The four-story, $75 million, 134,000 sq. ft. complex is located on the school's North Campus in Ann Arbor. “The University of Michigan wanted to co-locate its growing robotics program, which had previously been spread out across campus. The university’s roboticists now have a hub which is a showcase for leading robotics research, cross-disciplinary collaboration, and an innovative industry/education collaboration,” says Jack Bullo, AIA, LEED AP, principal and designer with HED, who worked as architect on the project.
The Ford Motor Company Robotics Building was designed to achieve three overall objectives—flexibility, collaboration, and innovation. The building will meet the common needs of each research discipline while accommodating custom spaces for individual teams, such as a three-story fly zone for autonomous aerial vehicles, an outdoor obstacle course to test walking robots, and a high-bay garage space where self-driving cars are developed.
Mike Cooper, PE, LEED AP, managing principal with HED, served as engineer for the project. “As technology, and specifically robotics, continues to become more integrated into our daily lives, this facility—and the important work being done within its walls—will draw increased attention from U-M students and the general public looking for answers to the question, ‘What’s next?’” says Cooper. “The building is designed with outreach in mind.”
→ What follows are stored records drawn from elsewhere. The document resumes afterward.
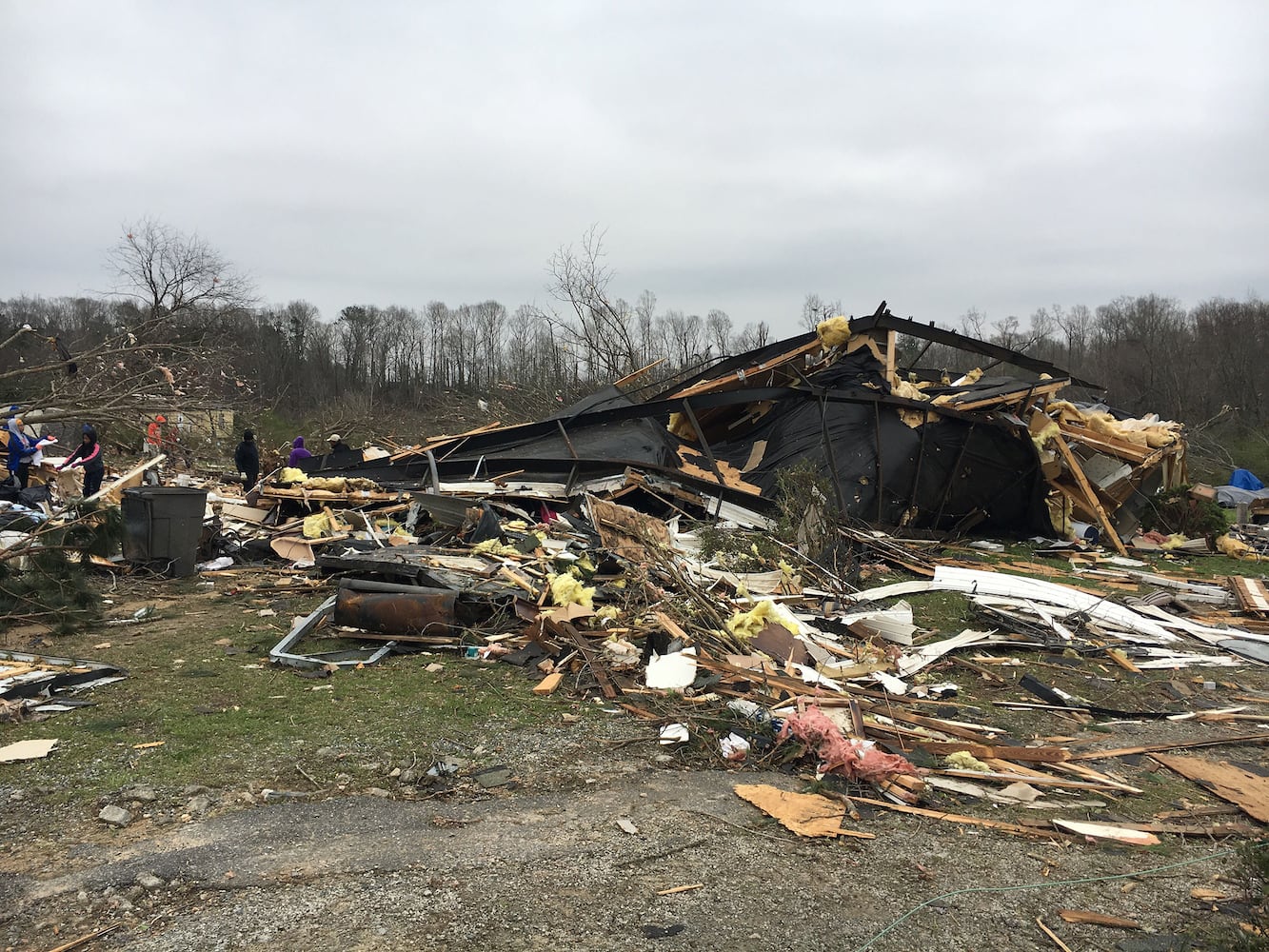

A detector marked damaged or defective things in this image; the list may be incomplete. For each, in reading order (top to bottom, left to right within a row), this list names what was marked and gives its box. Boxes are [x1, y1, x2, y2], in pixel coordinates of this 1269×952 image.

splintered lumber [1045, 434, 1126, 558]
splintered lumber [1065, 736, 1269, 766]
splintered lumber [1157, 756, 1269, 823]
splintered lumber [847, 797, 1076, 843]
splintered lumber [1050, 908, 1141, 934]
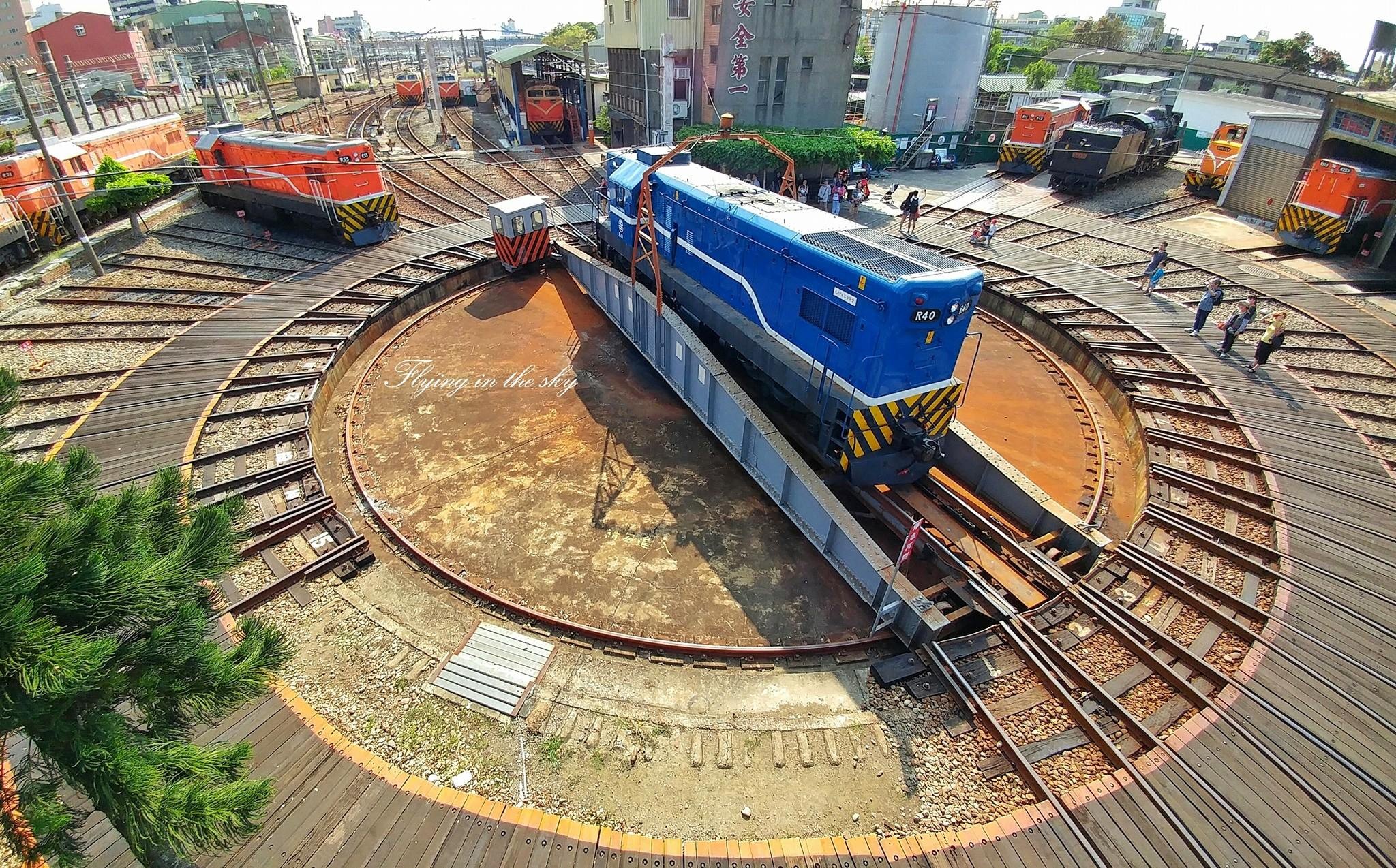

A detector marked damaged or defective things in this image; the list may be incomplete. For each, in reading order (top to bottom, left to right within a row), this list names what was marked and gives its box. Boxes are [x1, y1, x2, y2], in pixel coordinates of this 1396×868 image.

rusty turntable pit [346, 271, 1112, 649]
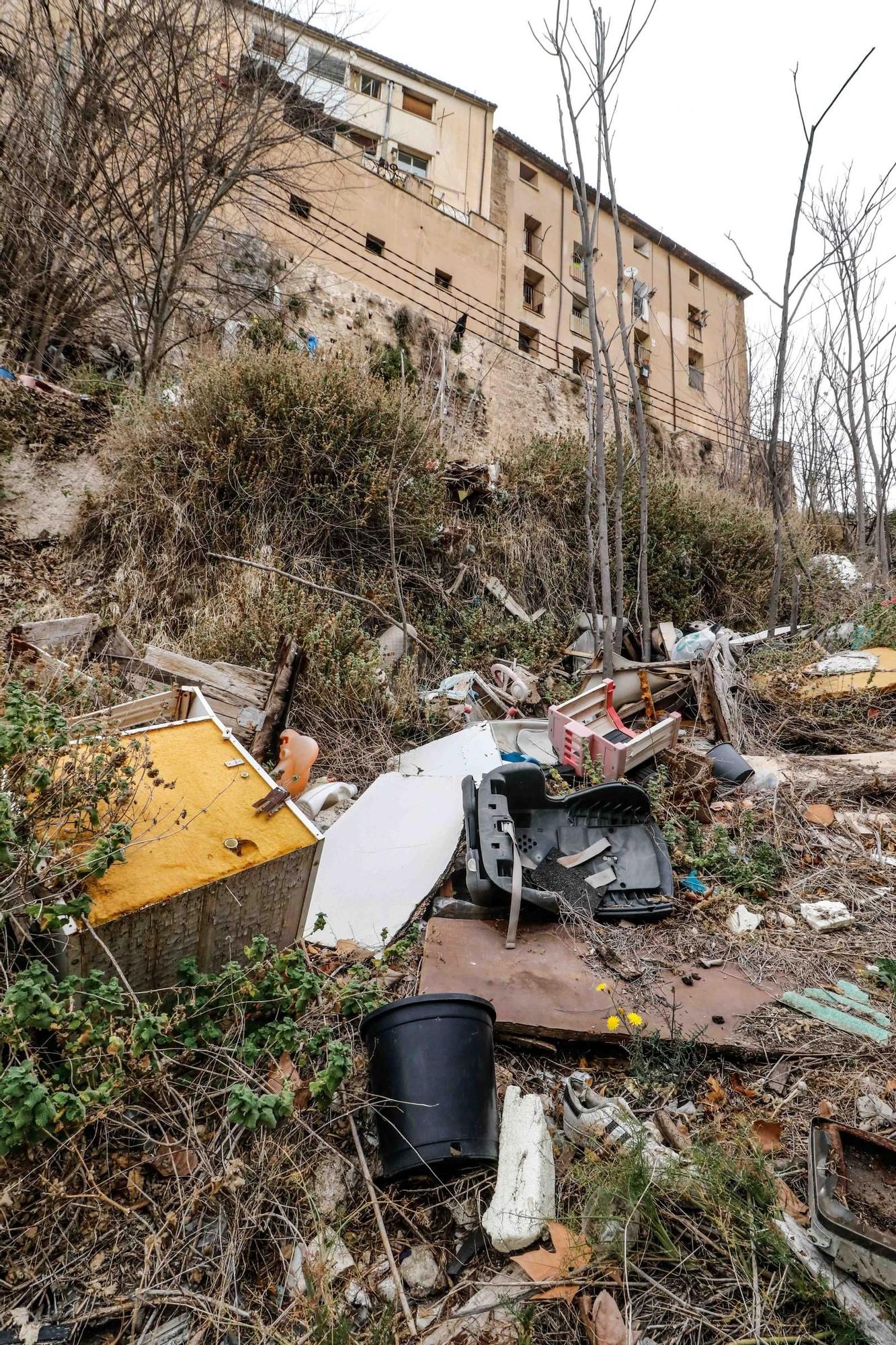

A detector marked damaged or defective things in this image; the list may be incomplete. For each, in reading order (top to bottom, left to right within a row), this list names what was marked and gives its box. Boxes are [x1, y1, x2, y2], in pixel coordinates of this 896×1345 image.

To promote transparency and knowledge transfer, the design plan includes large, open areas and a startup-style collaboration zone. This shared research and support space is intended to encourage collaboration and cross-pollination between those who work and study in the facility. The lobby also promotes visibility, as it is designed as a large atrium lined with glass-walled labs so that passersby and visitors can see research in real time. The design team utilized unique planning tools to create the facility’s eventual look.
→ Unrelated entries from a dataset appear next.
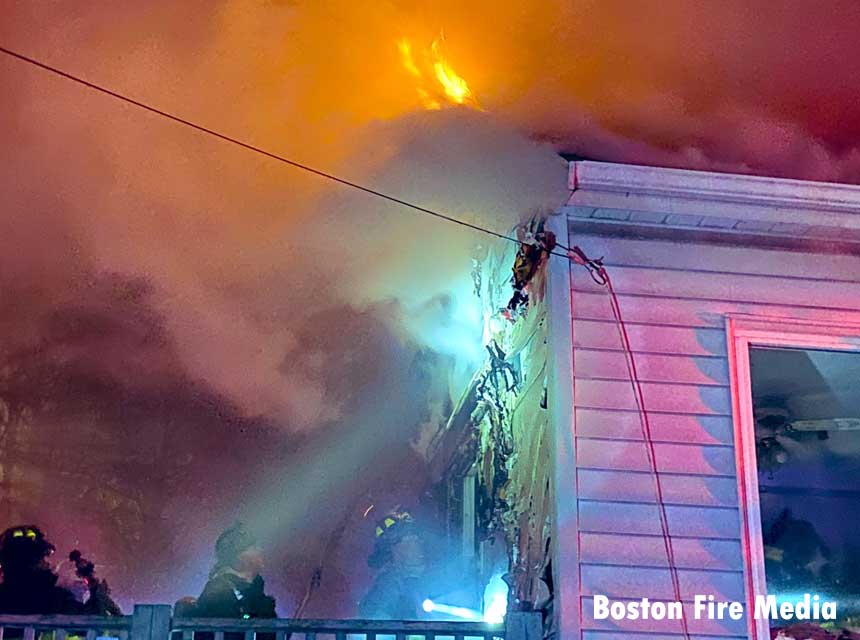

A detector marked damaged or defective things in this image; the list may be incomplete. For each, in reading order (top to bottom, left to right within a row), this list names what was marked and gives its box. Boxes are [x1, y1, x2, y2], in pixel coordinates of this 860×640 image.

damaged siding [556, 161, 860, 640]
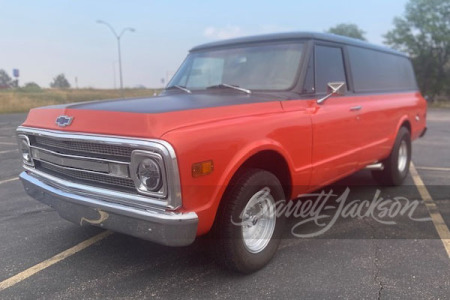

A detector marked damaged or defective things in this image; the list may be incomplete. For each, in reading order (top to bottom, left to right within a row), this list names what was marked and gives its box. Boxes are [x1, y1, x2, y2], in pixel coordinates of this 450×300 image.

cracked asphalt [0, 110, 448, 300]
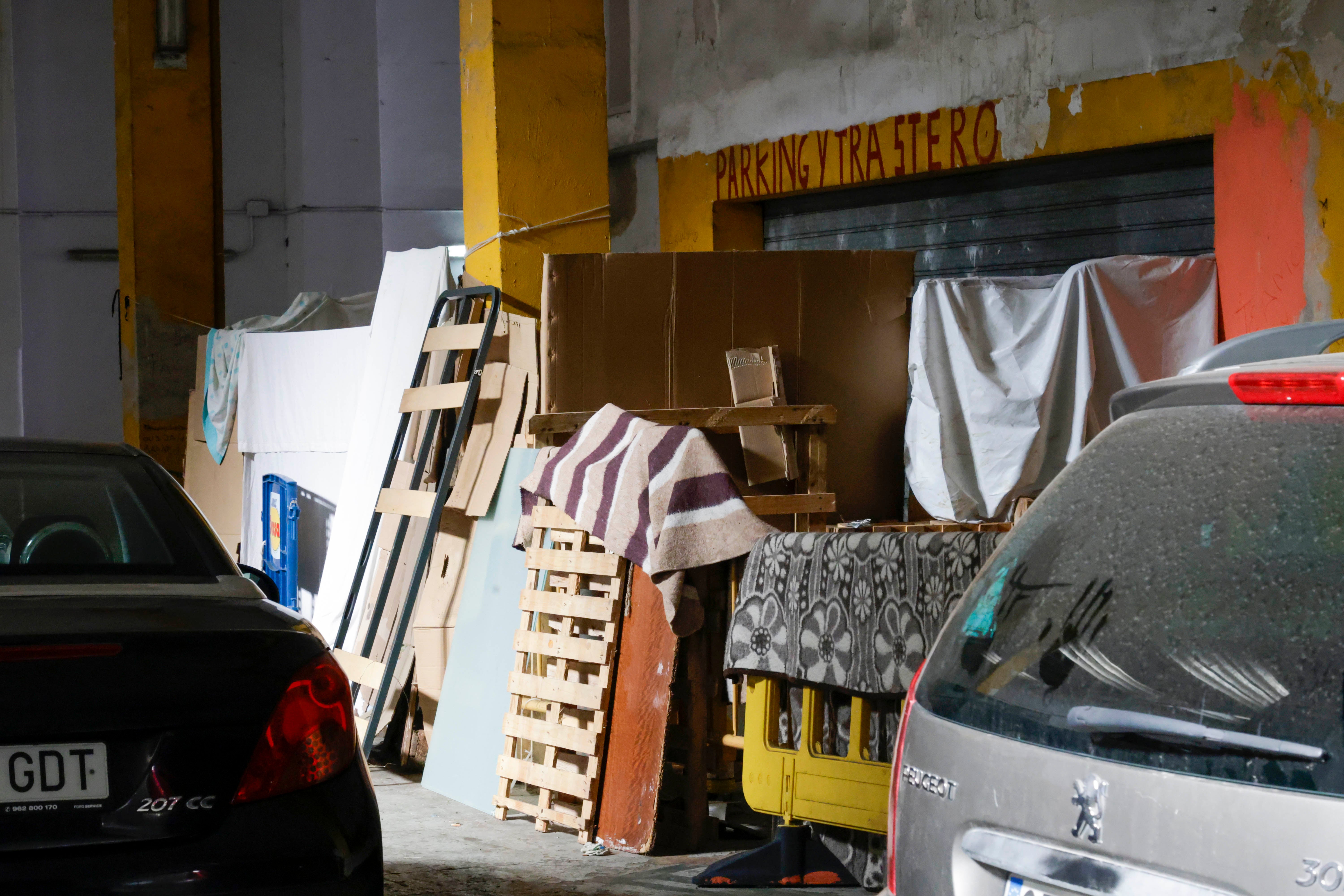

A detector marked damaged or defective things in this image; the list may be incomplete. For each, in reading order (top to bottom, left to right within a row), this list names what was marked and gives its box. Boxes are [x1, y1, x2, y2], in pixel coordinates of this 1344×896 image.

peeling paint wall [634, 0, 1344, 333]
“HED’s team provided all the robotics researchers with a simple, easy computer program that allowed them to have a hand in designing their own lab spaces. Premade components including workstations, work counters, storage units, open floor robot testing areas, and collaborative areas could be organized in any way they desired,” says Bullo. “We used these studies to inform the lab design and allow us to understand the level of flexibility needed for the spaces…which led to all the infrastructure/power/data to be delivered from above. Strategically placed simple overhead garage doors allow two or three individual labs to become one in a very economical way.” The completed building is now pursuing LEED Silver certification.
The first three floors of the Ford Motor Company Robotics Building house custom U-M research labs for robots that are able to fly, walk, roll, and enhance the human body. Classrooms, offices, and makerspaces are also located on these floors. Through a unique agreement, the fourth floor is home to Ford’s first robotics and mobility research lab on a university campus, where 100 Ford researchers and engineers test their robotics.
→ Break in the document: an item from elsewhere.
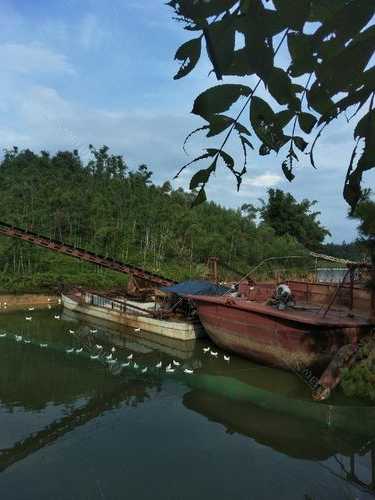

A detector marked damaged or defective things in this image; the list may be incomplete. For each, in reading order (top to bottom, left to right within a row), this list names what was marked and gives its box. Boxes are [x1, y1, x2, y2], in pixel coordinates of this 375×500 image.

rusty red boat [189, 274, 375, 372]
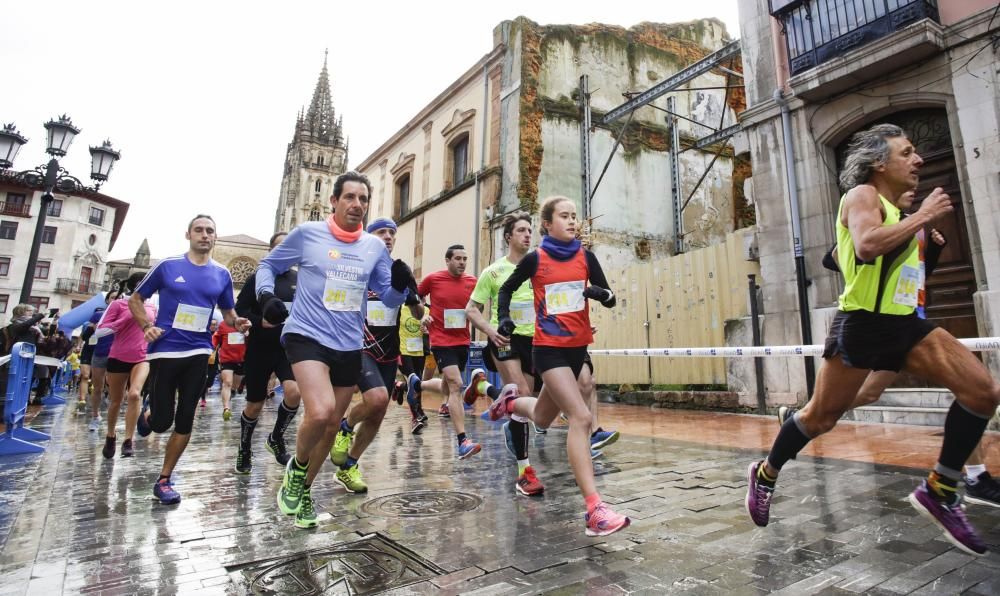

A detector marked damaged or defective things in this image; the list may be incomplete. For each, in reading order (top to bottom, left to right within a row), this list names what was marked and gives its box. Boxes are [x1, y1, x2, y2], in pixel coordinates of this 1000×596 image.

rusty stained wall [500, 14, 744, 258]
Ford is one of the largest employers in the state of Michigan, and the significance of a Big Three automotive company working with U-M cannot be understated. “The ability that Ford and U-M now have to tangibly link robotics theory and practice will positively impact both organizations and drive innovation. The co-located, collaborative research approach will enable Ford to influence academia toward the needs of the industry, while developing practical production solutions to real world problems,” says Cooper. “Likewise, the approach will enable U-M to further scientific discovery with robust industrial data, while effectively preparing their students for success after completing their education.”
“Taking on the challenging issues society faces today requires a collaborative team science approach. Both academic and corporate partners need to be a part of today’s research activity to address these more complex challenges,” adds Bullo. “The robotics building’s design has the flexibility and framework to accommodate both academic and corporate partnerships. Its positioning and organization of research space and its network of collaborative opportunities achieves the necessary privacy needs while promoting interaction and chance encounters, the foundation of all innovation.”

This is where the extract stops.